Custom caskets are a grim gift for nineteen families in Uvalde, from one man and his family business.
Trey Ganem was contacted by the Texas Funeral Director’s Association on Tuesday, only hours after the shooting of 21 victims – 19 children and 2 teachers – in Robb Elementary School. The association proposed the project – to customize coffins for 19 of the victims (2 would be cremated, per their families’ choices.)
Ganem and his son, who together form most of Soulshine Industries, his company, immediately went to work. They sourced 19 caskets from a Georgia company that worked overtime to get them made on time. Early Friday, the caskets arrived in Texas. Then the two men worked through the holiday weekend, putting in extraordinary hours to get all of them personalized for each recipient, assembled, and delivered to the various Uvalde funeral homes.
Ganem met with family members of the victims to help him design the perfect theme for each. Spider-Man, softball, marine biology, each child had something they loved, and he tried to capture that.
“We don’t just put a vinyl wrap on top. We actually custom paint every single one. We take the casket completely apart, and we paint the hardware, we paint the bars,” Ganem told CNN.

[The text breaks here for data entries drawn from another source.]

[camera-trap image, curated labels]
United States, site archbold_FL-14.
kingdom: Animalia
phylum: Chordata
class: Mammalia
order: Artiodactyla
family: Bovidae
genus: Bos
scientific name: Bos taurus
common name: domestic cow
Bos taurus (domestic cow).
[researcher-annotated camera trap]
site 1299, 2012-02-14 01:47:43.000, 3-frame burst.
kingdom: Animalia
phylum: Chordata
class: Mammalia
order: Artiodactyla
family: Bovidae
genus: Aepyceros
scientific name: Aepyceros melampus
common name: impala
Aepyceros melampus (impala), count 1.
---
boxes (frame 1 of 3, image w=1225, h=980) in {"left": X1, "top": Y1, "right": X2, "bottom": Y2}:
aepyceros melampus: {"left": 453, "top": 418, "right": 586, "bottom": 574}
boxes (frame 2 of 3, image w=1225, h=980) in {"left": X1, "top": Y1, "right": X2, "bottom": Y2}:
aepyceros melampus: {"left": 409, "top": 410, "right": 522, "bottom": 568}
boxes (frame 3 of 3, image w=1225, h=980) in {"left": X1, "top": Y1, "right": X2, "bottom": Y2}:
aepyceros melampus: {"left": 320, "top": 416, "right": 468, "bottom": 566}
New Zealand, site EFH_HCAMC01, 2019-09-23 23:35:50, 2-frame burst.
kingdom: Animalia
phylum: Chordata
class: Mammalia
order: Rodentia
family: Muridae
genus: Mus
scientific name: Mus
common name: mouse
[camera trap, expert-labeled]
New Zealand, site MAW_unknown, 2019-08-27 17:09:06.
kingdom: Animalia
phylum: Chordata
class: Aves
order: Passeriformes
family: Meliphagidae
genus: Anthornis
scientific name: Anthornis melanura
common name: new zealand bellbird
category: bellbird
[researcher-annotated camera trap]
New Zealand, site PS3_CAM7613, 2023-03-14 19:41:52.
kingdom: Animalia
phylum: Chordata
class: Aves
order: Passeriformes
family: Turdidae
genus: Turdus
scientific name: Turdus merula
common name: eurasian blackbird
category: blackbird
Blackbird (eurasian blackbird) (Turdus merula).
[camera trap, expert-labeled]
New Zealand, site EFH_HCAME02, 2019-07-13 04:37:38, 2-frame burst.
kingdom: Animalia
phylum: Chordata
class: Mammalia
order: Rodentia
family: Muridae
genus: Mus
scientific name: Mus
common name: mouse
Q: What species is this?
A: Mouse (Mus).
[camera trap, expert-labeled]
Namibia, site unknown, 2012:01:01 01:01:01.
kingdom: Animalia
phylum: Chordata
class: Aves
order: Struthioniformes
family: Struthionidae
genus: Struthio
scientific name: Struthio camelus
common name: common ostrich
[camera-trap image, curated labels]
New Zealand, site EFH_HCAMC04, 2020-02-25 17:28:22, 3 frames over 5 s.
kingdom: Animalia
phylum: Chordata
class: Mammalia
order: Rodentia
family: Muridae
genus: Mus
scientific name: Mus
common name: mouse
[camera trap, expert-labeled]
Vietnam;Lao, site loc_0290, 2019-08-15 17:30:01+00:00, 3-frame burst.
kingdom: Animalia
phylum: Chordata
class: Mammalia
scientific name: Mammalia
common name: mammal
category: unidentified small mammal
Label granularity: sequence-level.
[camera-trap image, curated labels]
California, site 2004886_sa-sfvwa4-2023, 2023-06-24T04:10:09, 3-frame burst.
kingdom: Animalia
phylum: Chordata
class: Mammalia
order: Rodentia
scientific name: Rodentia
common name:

Typically, Soulshine caskets cost Ganem between $3400 and $3800 to make. He received a few donations, but he didn’t solicit them, and his company has paid for nearly everything.
Ganem began making custom caskets as a business in 2011, following making one for a friend who passed. Since then, his work has gained some nationwide demand, particularly in connection to public tragedies. He’s made caskets for celebrity deaths, for high-profile murder victims. And for the Sutherland Springs and Las Vegas mass shootings.
“I didn’t even think twice when I was asked to do it,” he added, “and God always takes care of us.”